_作業内容:_
#1 クラスターカップの予想記事をもとに、次の問いに答えよ。
(a) 過去10年のクラスターカップで地方勢が勝ったのは何年で、どの馬か。
(b) サカモトデュラブはクラスターカップに何回出走し、結果はどうだったか。
(c) トウショウギアは根岸ステークスで何着だったか。
#2 クラスターカップの予想記事を、最後の文の続きから書き進めよ。

_文書の抜粋:_
=-=-=
ダートグレードの短距離路線は多くが中央勢が圧倒していて、クラスターカップGIIIも例外ではない。過去10年で地方勢が勝ったのは00年の名古屋・ゴールデンチェリーのみ。2着を見ても、98年にJRAから岩手に転入していたユーコーマイケルがいるだけ。
ちょっと古い話で恐縮だが、北海道スプリントカップGIIIや東京盃GIIで大穴をあけたサカモトデュラブがなぜここで好走できなかったのだろうと思う。クラスターカップには5回出走していずれも2桁着順と大敗だった。ああいうスピードタイプの馬にとっては、もしかして盛岡の坂が堪えるのだろうかと思ったり。
今年のクラスターカップGIIIもどうやら中央勢が断然というメンバー構成。プラスになるかどうかは別として、中央勢のボックスを勝えば馬連複・馬連単は当たりそうだ。
今回はさきたま杯GIII、北海道スプリントカップGIIIを連勝しているアグネスジェダイが断然人気となりそう。しかしここはあえて死角を探してみたい。58kgはさきたま杯、北海道スプリントカップで克服済みだが、盛岡の坂でどうだろう。2000メートルなので参考にならないかもしれないが、盛岡のダービーグランプリGIでは5着に敗れている。今年緒戦だった東京の根岸ステークスGIIIで13着に大敗しているのも気になるところ。
というわけで、中心にしてみたいのはトウショウギア。重賞未勝利だけに56kgは有利。アグネスジェダイが大敗した根岸ステークスでも3着と好走している。
相手には、クラスターカップで4年連続連対しているディバインシルバー。ここのところ成績はよくないが、大敗はあまりない。昨年のクラスターカップ2着のときも馬券にからんだのは7戦ぶりだった。盛岡1200メートルというコースが合うのだろう。
このメンバーならオフィサーでも十分に連対の可能性はある。
地方勢は掲示板が精一杯だろうが、3連単の3着で穴をあける可能性があれば、地元のオリエントボス、名古屋のナシュータックあたりだろう。
ただここは、3連単で冒険するより馬連複か馬連単で絞って勝負するのが賢明だろう。
◎トウショウギア
○ディバインシルバー
▲オフィサー
△アグネスジェダイ
地方競馬はどこでも年末年始とお盆のこの時期が盛り上がるが、ばんえい競馬は特にこのお盆開催は多くのファンが岩見沢競馬場を訪れる。
=-=-=
_与えられた情報:_
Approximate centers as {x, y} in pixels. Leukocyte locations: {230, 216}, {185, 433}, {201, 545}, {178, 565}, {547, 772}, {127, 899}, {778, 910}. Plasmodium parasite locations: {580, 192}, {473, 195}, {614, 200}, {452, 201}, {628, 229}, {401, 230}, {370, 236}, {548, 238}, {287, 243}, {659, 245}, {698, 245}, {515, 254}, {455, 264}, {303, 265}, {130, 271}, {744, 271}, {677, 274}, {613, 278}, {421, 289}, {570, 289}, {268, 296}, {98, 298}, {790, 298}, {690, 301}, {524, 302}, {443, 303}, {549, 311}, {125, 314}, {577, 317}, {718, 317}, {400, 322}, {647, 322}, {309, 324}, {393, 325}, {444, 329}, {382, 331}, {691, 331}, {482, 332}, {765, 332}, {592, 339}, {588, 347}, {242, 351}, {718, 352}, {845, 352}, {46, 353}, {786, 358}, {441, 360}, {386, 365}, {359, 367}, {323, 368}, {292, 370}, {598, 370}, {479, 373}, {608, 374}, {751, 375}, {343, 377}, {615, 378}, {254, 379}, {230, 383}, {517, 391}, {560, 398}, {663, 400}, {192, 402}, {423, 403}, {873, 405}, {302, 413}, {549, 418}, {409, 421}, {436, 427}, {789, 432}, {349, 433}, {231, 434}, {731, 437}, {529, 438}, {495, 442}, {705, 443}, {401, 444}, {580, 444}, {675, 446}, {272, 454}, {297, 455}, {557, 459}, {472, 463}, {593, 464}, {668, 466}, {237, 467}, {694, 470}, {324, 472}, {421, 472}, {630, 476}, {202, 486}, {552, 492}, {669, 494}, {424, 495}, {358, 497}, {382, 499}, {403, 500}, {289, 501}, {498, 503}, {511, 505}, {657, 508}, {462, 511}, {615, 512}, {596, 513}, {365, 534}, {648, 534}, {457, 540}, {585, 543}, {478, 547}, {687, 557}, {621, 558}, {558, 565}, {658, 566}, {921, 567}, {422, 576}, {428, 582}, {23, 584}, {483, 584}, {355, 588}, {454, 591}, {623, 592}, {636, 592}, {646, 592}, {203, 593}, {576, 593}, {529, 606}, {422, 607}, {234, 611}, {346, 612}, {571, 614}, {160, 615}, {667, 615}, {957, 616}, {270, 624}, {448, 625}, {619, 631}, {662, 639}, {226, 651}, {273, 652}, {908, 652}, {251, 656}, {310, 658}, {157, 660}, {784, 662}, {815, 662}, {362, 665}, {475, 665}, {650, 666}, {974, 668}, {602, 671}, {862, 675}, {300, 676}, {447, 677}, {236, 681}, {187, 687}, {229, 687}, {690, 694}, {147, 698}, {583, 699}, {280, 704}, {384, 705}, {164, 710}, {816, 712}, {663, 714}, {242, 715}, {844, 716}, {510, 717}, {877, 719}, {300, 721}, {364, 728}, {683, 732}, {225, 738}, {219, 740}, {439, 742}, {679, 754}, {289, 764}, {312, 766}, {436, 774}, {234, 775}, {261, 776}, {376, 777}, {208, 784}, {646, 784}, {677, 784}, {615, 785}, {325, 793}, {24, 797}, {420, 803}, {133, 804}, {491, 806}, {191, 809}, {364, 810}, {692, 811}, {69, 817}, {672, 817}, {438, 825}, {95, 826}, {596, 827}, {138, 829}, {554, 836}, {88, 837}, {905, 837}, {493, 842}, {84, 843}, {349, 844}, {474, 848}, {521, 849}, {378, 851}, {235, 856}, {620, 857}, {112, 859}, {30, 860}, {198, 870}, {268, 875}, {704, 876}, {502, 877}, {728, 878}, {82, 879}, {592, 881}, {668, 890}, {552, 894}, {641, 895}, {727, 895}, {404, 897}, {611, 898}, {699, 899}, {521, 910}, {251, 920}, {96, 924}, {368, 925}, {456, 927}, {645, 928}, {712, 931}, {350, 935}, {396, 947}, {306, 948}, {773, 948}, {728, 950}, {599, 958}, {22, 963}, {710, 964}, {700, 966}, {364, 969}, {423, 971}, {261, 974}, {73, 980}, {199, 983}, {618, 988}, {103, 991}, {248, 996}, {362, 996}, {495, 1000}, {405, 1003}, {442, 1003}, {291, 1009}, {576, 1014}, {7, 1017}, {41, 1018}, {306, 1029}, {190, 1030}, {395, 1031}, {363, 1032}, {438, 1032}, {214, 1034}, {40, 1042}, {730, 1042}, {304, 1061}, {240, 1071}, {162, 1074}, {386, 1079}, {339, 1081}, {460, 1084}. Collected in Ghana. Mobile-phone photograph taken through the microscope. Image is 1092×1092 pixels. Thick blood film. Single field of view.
=-=-=
_解答:_
#1
(a) 地方勢が勝ったのは00年で、勝ち馬は名古屋のゴールデンチェリーである。
(b) サカモトデュラブは5回出走し、いずれも2桁着順の大敗だった。
(c) トウショウギアは根岸ステークスで3着だった。

#2
ファン投票によって行われるばんえいグランプリは、89年の第1回からずっと8月15日に行われてきた(00年のみ岩見沢記念と時期を入れ替えて行われた)。普段、土日月開催で行われているばんえい競馬は、この時期だけは曜日にかかわらずお盆の日付に合わせた開催を行っていたのだが、今年は曜日どおりの開催となり、ばんえいグランプリは13日の日曜日に行われる。
ばんえい記念5連覇が今年の目標となるスーパーペガサスが不在なのは残念だが、現時点でのほぼベストメンバーがそろったといっていいだろう。
定量の北斗賞を制したミサイルテンリュウのみがプラス10kgでこれが微妙なところ。
今シーズンの岩見沢コースは昨年とはガラリ一変。乾いた馬場でも時計の出る軽い馬場になっている。それゆえ第2障害を早めに越えた馬が圧倒的に有利。人気馬でも第2障害で引っかかってしまうと掲示板すらないということも珍しくない。
しかしこの重量になれば8月6日のサマーカップのように大荒れという結果はないように思う。
そのサマーカップで4着に敗れ、今回は人気を落とすかもしれないアンローズが本命。岩見沢コースへの適性は魅力的だ。
相手にはトモエパワー。同重量ならミサイルテンリュウのほうが上だが、10kg差がついたここは逆転可能と見る。前走サマーカップはトップハンデながら早めに障害をクリアし、見事に押し切った。790kgという重量も北斗賞で経験済み。
馬券の勝負はこの3頭。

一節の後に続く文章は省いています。